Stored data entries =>
##############################
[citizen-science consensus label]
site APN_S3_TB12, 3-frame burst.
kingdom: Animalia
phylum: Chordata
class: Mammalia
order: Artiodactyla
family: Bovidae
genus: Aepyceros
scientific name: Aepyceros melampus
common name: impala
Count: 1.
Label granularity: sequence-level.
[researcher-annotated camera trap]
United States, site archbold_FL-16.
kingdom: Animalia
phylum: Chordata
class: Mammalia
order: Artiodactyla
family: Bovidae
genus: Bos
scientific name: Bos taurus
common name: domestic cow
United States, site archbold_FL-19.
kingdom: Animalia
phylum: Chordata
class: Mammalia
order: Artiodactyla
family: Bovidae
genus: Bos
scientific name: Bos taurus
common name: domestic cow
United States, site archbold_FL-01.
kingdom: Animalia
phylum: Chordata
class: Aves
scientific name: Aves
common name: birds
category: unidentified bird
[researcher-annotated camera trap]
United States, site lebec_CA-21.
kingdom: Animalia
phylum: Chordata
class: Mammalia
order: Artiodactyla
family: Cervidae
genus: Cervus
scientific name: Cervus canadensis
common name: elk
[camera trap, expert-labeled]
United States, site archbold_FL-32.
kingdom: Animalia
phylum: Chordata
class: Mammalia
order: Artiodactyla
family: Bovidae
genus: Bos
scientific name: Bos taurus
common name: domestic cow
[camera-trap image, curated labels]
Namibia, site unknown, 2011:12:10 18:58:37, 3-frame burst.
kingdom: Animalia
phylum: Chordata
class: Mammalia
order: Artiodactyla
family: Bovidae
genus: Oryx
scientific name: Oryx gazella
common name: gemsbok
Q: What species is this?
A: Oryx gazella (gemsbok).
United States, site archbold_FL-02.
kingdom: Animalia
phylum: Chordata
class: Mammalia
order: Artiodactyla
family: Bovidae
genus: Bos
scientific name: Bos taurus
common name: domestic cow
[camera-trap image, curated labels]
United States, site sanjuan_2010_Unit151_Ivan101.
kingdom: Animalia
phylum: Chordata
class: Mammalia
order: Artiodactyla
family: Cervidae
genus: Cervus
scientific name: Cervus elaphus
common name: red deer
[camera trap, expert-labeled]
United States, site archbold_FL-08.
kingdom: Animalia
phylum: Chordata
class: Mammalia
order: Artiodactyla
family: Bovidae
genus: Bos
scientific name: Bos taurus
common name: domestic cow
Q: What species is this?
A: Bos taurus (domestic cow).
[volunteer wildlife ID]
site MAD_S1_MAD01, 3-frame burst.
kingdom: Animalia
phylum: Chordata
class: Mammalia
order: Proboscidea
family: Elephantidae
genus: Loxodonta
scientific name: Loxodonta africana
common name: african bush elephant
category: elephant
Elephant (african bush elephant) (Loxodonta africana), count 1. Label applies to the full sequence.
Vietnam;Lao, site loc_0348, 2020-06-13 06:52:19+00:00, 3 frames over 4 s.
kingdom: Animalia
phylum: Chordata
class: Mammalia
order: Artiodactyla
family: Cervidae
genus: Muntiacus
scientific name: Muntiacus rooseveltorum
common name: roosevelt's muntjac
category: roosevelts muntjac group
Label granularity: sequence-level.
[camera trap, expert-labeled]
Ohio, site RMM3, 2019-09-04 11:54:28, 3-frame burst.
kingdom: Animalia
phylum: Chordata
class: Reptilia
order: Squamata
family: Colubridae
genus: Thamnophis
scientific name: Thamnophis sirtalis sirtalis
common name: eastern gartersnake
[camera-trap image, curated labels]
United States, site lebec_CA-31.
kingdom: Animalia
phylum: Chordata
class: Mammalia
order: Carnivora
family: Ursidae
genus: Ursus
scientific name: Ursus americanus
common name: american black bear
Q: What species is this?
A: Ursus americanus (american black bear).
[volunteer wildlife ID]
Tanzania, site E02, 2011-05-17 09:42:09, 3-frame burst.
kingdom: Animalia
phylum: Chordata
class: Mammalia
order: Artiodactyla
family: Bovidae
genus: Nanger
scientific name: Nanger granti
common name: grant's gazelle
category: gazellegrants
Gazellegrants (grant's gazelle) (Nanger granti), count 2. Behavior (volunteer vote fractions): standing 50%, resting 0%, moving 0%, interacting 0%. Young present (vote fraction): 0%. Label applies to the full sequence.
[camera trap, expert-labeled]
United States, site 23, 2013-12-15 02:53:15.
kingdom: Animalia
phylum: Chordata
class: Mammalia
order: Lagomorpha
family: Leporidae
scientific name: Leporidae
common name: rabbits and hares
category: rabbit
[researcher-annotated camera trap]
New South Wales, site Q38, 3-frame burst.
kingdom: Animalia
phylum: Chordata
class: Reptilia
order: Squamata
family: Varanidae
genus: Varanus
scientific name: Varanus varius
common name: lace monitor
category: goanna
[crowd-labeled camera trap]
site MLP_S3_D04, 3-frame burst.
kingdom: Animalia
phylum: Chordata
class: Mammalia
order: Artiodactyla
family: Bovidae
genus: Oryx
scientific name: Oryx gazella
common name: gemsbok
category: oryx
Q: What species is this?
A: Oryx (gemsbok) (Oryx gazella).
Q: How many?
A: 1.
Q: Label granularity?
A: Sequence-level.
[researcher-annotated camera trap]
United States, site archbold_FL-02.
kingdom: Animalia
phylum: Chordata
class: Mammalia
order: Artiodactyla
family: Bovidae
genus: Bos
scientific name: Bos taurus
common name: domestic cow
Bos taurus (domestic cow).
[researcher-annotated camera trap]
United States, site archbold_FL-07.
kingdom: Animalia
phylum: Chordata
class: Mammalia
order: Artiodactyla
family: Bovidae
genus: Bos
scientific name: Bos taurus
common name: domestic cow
##############################
What is being asked =>
Keeping every word and mark as it is, print the entries above.

Expected answer =>
[citizen-science consensus label]
site APN_S3_TB12, 3-frame burst.
kingdom: Animalia
phylum: Chordata
class: Mammalia
order: Artiodactyla
family: Bovidae
genus: Aepyceros
scientific name: Aepyceros melampus
common name: impala
Count: 1.
Label granularity: sequence-level.
[researcher-annotated camera trap]
United States, site archbold_FL-16.
kingdom: Animalia
phylum: Chordata
class: Mammalia
order: Artiodactyla
family: Bovidae
genus: Bos
scientific name: Bos taurus
common name: domestic cow
United States, site archbold_FL-19.
kingdom: Animalia
phylum: Chordata
class: Mammalia
order: Artiodactyla
family: Bovidae
genus: Bos
scientific name: Bos taurus
common name: domestic cow
United States, site archbold_FL-01.
kingdom: Animalia
phylum: Chordata
class: Aves
scientific name: Aves
common name: birds
category: unidentified bird
[researcher-annotated camera trap]
United States, site lebec_CA-21.
kingdom: Animalia
phylum: Chordata
class: Mammalia
order: Artiodactyla
family: Cervidae
genus: Cervus
scientific name: Cervus canadensis
common name: elk
[camera trap, expert-labeled]
United States, site archbold_FL-32.
kingdom: Animalia
phylum: Chordata
class: Mammalia
order: Artiodactyla
family: Bovidae
genus: Bos
scientific name: Bos taurus
common name: domestic cow
[camera-trap image, curated labels]
Namibia, site unknown, 2011:12:10 18:58:37, 3-frame burst.
kingdom: Animalia
phylum: Chordata
class: Mammalia
order: Artiodactyla
family: Bovidae
genus: Oryx
scientific name: Oryx gazella
common name: gemsbok
Q: What species is this?
A: Oryx gazella (gemsbok).
United States, site archbold_FL-02.
kingdom: Animalia
phylum: Chordata
class: Mammalia
order: Artiodactyla
family: Bovidae
genus: Bos
scientific name: Bos taurus
common name: domestic cow
[camera-trap image, curated labels]
United States, site sanjuan_2010_Unit151_Ivan101.
kingdom: Animalia
phylum: Chordata
class: Mammalia
order: Artiodactyla
family: Cervidae
genus: Cervus
scientific name: Cervus elaphus
common name: red deer
[camera trap, expert-labeled]
United States, site archbold_FL-08.
kingdom: Animalia
phylum: Chordata
class: Mammalia
order: Artiodactyla
family: Bovidae
genus: Bos
scientific name: Bos taurus
common name: domestic cow
Q: What species is this?
A: Bos taurus (domestic cow).
[volunteer wildlife ID]
site MAD_S1_MAD01, 3-frame burst.
kingdom: Animalia
phylum: Chordata
class: Mammalia
order: Proboscidea
family: Elephantidae
genus: Loxodonta
scientific name: Loxodonta africana
common name: african bush elephant
category: elephant
Elephant (african bush elephant) (Loxodonta africana), count 1. Label applies to the full sequence.
Vietnam;Lao, site loc_0348, 2020-06-13 06:52:19+00:00, 3 frames over 4 s.
kingdom: Animalia
phylum: Chordata
class: Mammalia
order: Artiodactyla
family: Cervidae
genus: Muntiacus
scientific name: Muntiacus rooseveltorum
common name: roosevelt's muntjac
category: roosevelts muntjac group
Label granularity: sequence-level.
[camera trap, expert-labeled]
Ohio, site RMM3, 2019-09-04 11:54:28, 3-frame burst.
kingdom: Animalia
phylum: Chordata
class: Reptilia
order: Squamata
family: Colubridae
genus: Thamnophis
scientific name: Thamnophis sirtalis sirtalis
common name: eastern gartersnake
[camera-trap image, curated labels]
United States, site lebec_CA-31.
kingdom: Animalia
phylum: Chordata
class: Mammalia
order: Carnivora
family: Ursidae
genus: Ursus
scientific name: Ursus americanus
common name: american black bear
Q: What species is this?
A: Ursus americanus (american black bear).
[volunteer wildlife ID]
Tanzania, site E02, 2011-05-17 09:42:09, 3-frame burst.
kingdom: Animalia
phylum: Chordata
class: Mammalia
order: Artiodactyla
family: Bovidae
genus: Nanger
scientific name: Nanger granti
common name: grant's gazelle
category: gazellegrants
Gazellegrants (grant's gazelle) (Nanger granti), count 2. Behavior (volunteer vote fractions): standing 50%, resting 0%, moving 0%, interacting 0%. Young present (vote fraction): 0%. Label applies to the full sequence.
[camera trap, expert-labeled]
United States, site 23, 2013-12-15 02:53:15.
kingdom: Animalia
phylum: Chordata
class: Mammalia
order: Lagomorpha
family: Leporidae
scientific name: Leporidae
common name: rabbits and hares
category: rabbit
[researcher-annotated camera trap]
New South Wales, site Q38, 3-frame burst.
kingdom: Animalia
phylum: Chordata
class: Reptilia
order: Squamata
family: Varanidae
genus: Varanus
scientific name: Varanus varius
common name: lace monitor
category: goanna
[crowd-labeled camera trap]
site MLP_S3_D04, 3-frame burst.
kingdom: Animalia
phylum: Chordata
class: Mammalia
order: Artiodactyla
family: Bovidae
genus: Oryx
scientific name: Oryx gazella
common name: gemsbok
category: oryx
Q: What species is this?
A: Oryx (gemsbok) (Oryx gazella).
Q: How many?
A: 1.
Q: Label granularity?
A: Sequence-level.
[researcher-annotated camera trap]
United States, site archbold_FL-02.
kingdom: Animalia
phylum: Chordata
class: Mammalia
order: Artiodactyla
family: Bovidae
genus: Bos
scientific name: Bos taurus
common name: domestic cow
Bos taurus (domestic cow).
[researcher-annotated camera trap]
United States, site archbold_FL-07.
kingdom: Animalia
phylum: Chordata
class: Mammalia
order: Artiodactyla
family: Bovidae
genus: Bos
scientific name: Bos taurus
common name: domestic cow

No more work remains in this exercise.